Basinger also teaches HUM115, Critical Thinking and Everyday Life. “That class is really fun, probably my favorite because we discuss a ton of current events.” COVID, vaccines, administrations — you name it, it’s been discussed. “When we’re talking about critical thinking, barriers and avoidance, interesting topics come into play.”

Her heart really gets going when her students let her know they’re using their learning in the real world.

“They might make use of a time management chart in GEN 201 and tell me how much easier it has been to balance work, school and home,” she says. “In HUM115, we talk about barriers, fallacies, rhetoric, etc. I have had students write to me about how something we learned — like recognizing fallacies in an argument — has helped them to react more positively in discussions or make better decisions.”

Always trying new things

There’s the side of Basinger that students get to see. Then, there’s the side her colleagues get to see.
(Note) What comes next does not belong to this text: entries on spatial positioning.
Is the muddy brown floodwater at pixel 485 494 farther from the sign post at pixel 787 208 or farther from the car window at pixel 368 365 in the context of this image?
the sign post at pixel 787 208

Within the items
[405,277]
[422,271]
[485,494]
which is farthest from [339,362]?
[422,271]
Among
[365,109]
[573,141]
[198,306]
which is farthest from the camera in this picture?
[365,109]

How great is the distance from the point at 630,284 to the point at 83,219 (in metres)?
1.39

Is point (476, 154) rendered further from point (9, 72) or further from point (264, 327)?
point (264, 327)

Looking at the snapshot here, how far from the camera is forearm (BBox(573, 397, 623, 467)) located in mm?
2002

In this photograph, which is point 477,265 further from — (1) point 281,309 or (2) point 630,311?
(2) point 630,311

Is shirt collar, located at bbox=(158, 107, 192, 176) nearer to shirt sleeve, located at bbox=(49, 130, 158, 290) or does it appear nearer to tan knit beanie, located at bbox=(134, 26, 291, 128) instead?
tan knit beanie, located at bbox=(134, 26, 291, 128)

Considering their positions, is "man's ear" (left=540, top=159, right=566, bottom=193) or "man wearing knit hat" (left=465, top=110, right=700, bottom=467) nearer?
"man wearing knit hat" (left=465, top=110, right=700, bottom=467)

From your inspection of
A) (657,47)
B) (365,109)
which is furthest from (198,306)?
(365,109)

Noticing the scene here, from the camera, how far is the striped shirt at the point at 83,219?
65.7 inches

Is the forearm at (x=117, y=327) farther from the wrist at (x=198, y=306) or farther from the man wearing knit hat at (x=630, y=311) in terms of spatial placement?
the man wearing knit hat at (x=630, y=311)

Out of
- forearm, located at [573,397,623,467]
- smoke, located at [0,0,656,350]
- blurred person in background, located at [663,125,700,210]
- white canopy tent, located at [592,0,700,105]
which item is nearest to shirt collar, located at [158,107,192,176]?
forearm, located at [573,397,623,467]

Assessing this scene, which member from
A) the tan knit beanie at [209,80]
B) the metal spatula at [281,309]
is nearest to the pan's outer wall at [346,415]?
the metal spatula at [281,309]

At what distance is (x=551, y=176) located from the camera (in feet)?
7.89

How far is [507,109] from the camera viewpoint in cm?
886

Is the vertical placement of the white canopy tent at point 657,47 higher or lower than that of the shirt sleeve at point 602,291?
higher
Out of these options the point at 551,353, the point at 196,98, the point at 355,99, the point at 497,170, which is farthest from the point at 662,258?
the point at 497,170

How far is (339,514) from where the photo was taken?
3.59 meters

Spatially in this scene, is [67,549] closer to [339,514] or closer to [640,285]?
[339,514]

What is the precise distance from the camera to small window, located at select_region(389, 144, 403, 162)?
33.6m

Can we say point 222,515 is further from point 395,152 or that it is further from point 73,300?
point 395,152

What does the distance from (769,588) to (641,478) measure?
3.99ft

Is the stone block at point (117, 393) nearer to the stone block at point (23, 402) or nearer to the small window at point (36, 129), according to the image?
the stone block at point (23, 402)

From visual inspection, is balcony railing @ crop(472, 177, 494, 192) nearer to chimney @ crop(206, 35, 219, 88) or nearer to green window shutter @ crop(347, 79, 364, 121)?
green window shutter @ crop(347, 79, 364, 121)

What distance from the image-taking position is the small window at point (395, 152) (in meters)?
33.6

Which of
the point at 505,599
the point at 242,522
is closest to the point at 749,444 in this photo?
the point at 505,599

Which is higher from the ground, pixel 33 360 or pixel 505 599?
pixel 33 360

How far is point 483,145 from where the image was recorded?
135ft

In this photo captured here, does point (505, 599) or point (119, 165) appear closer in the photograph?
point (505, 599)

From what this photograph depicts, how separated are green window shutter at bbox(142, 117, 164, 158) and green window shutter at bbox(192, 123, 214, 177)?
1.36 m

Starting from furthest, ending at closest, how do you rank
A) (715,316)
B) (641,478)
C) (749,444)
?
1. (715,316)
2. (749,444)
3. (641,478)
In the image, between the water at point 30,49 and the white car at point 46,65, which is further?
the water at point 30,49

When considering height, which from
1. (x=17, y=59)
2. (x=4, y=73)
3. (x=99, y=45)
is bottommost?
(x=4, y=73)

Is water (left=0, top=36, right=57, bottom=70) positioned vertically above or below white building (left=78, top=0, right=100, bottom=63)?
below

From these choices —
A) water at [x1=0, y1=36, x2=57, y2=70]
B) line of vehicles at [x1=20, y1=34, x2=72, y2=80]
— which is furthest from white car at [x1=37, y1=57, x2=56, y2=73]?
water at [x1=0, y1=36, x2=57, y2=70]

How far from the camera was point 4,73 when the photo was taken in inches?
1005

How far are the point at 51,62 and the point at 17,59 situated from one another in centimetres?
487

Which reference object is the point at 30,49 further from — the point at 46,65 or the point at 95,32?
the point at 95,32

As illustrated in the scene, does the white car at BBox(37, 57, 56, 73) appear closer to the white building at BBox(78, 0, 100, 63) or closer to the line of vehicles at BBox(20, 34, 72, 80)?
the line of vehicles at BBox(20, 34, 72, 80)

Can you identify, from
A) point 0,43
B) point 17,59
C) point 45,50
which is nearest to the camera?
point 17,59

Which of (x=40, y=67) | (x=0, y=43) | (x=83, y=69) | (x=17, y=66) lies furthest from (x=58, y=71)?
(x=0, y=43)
“Kristin is an absolute, 100% dedicated, passionate educator,” Pavleck says, rattling off a litany of accolades.

Basinger currently serves on the University of Phoenix Academic Council, which creates, maintains, reviews and approves academic policies and procedures. These include admissions, programs, curriculum, and faculty- and curriculum-related policies.

She also volunteered to pilot a tool within the online educational platform Blackboard®, which enables faculty and students to meet live.

“She was part of testing it in our entry-level courses to see if it had a positive impact on students,” Pavleck says. “We have lots of data to show that it did have a positive impact, and now we’ve rolled it out to all full-time faculty in the College of General Studies.”

Basinger is also working to help revise the University’s Psych 110 course, a commitment that helps her use her UOPX Curriculum and Instruction background. “Our faculty are actually writing the curriculum,” Pavleck says, noting that they’re working with zyBooks, an online provider of science, technology, engineering and math (STEM) learning.

So much has changed since Basinger helped little kids find their way around a preschool classroom. Now, she’s helping adult learners find their place in college.

“I started with the youngest and went to where I am now. It’s the greatest job ever.”